The Bible's most instantly recognisable political model is probably that of prophet and king. The Bible features good kings and bad kings, but each is a fallible human whose realm is politics. It is the prophet, the man of God, whose role is to speak truth to power, to highlight hypocrisy, the avoidance of responsibilities, and the abuse of the weak and poor.

The festival of Chanucah provides the best example of Jewishness

Consider the words of Micah, criticism as eloquent as it is furious: "Listen O heads of the House of Jacob… who detest justice and pervert all that is straight. Who build Zion in blood, and Jerusalem in sin. Her leaders judge in bribery, her priests teach for a fee and her prophets divine for money - yet they rely on the Lord saying, 'God is in our midst, no evil shall come upon us!' Therefore, on account of you, Zion will be plowed like a field, Jerusalem will become heaps of rubble and the Temple Mount like heaps in a forest."

It is social injustice, abuse of power and religious hypocrisy which enrage the prophet. So powerful is this position that Harvard political scientist, Michael Walzer, saw it as the model for all future social criticism. Based on this, some argue that combining religion and state co-opts and neuters Judaism, preventing it from critiquing and balancing political power. Paradoxically, then, religion and state should be separated from one another precisely in order to increase the role of religion. From this perspective, the idea of a Jewish State Bill may be as offensive to the Jewish element of Zionism as to the democratic one.

Yet one does not need to go so far to query whether a Jewish State Bill is necessary or desirable for the Jewishness of the state.

The festival of Chanucah provides the best example of the sort of Jewishness that the proponents of the bill argue for. As the contemporary Book of Maccabees describes it, the festival celebrates renewed Jewish independence in the land of Israel through a military campaign. In this war, Jews proud of their distinct national-religious identity triumph over Hellenised, universalist Jews.

And yet the Chanucah we all know is not that of the Book of Maccabees, but the talmudic version of several hundred years later. In the sages' telling, the Chanucah celebration focuses not on the military victory and consequent national pride but on the miracle of the oil which lasted for eight days instead of one as the Temple was rededicated - a miracle that does not even appear in the Book of Maccabees!

The political message of the tradition is clear: the lasting Jewish significance of Chanucah lay not in military victory and political success, but in the opportunity the event afforded for rededicating Temple and nation to God.

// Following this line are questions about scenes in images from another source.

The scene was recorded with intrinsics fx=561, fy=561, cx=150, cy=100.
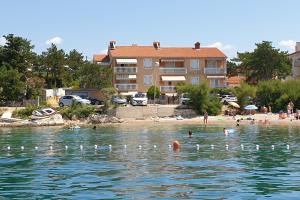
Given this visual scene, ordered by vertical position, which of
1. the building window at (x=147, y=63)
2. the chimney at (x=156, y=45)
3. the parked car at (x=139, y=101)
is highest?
the chimney at (x=156, y=45)

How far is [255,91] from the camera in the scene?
78.1 meters

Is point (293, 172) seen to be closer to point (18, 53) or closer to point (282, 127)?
point (282, 127)

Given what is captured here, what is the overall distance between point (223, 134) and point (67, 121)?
2697cm

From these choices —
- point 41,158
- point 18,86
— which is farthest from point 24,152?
point 18,86

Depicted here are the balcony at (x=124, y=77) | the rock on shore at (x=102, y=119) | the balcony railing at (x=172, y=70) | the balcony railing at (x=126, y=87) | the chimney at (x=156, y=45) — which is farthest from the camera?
the chimney at (x=156, y=45)

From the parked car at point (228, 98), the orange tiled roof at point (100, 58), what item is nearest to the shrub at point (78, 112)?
the parked car at point (228, 98)

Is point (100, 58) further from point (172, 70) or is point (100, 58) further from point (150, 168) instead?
point (150, 168)

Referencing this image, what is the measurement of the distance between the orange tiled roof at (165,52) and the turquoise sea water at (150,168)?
4629cm

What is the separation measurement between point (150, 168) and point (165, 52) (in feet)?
228

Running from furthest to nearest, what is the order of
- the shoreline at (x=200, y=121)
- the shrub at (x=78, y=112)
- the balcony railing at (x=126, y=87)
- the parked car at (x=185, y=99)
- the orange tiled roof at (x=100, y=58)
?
the orange tiled roof at (x=100, y=58)
the balcony railing at (x=126, y=87)
the parked car at (x=185, y=99)
the shrub at (x=78, y=112)
the shoreline at (x=200, y=121)

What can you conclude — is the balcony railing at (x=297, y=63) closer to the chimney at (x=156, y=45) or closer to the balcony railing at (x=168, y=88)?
the balcony railing at (x=168, y=88)

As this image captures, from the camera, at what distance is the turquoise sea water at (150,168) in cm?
2298

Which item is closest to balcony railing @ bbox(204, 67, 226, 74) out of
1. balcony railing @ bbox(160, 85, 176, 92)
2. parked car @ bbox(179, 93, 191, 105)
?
balcony railing @ bbox(160, 85, 176, 92)

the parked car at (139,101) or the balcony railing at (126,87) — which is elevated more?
the balcony railing at (126,87)
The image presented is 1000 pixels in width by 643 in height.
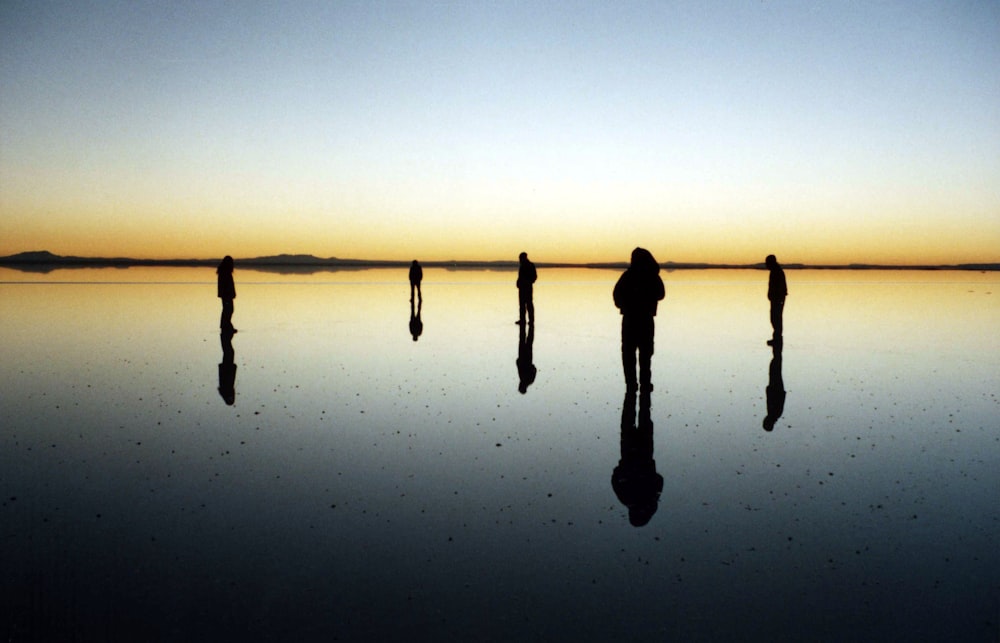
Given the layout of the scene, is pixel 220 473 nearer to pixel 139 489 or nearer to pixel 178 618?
pixel 139 489

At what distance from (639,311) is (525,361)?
216 inches

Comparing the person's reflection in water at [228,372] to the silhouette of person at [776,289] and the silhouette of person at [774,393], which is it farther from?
the silhouette of person at [776,289]

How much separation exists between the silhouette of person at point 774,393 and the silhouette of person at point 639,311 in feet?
6.24

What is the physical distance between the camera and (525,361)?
16141mm

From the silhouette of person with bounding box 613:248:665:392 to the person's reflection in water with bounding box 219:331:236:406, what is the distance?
6581 millimetres

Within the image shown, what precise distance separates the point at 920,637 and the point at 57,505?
23.3ft

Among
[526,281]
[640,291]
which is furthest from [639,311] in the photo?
[526,281]

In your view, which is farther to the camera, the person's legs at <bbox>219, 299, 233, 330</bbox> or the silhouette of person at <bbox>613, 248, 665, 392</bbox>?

There is a moral here for those of us concerned about the Jewish character of the state. The state in itself is not holy. It is not the goal of Jewish existence but rather the enabler. Its value and significance from a Jewish perspective lies in the framework it provides for the development of a society based on tzedek u'mishpat, righteousness and justice, and which has at its centre the study of Torah and the performance of mitzvot. Whether the Jewishness of the state is enshrined in law is meaningful only in so far as the society reflects these aspirations.

Chanucah gives us the opportunity to question the logic that associates right-wing politics with "Jewish Zionism", and left-wing with "democratic Zionism". Jewishness is simply too broad, rich, and complex to be facilely contrasted to ideas such as democracy and human rights. Zionism and Israel will, God willing, flourish best when their Jewish and democratic elements are envisaged by both left and right as working not in opposition, but in harmony.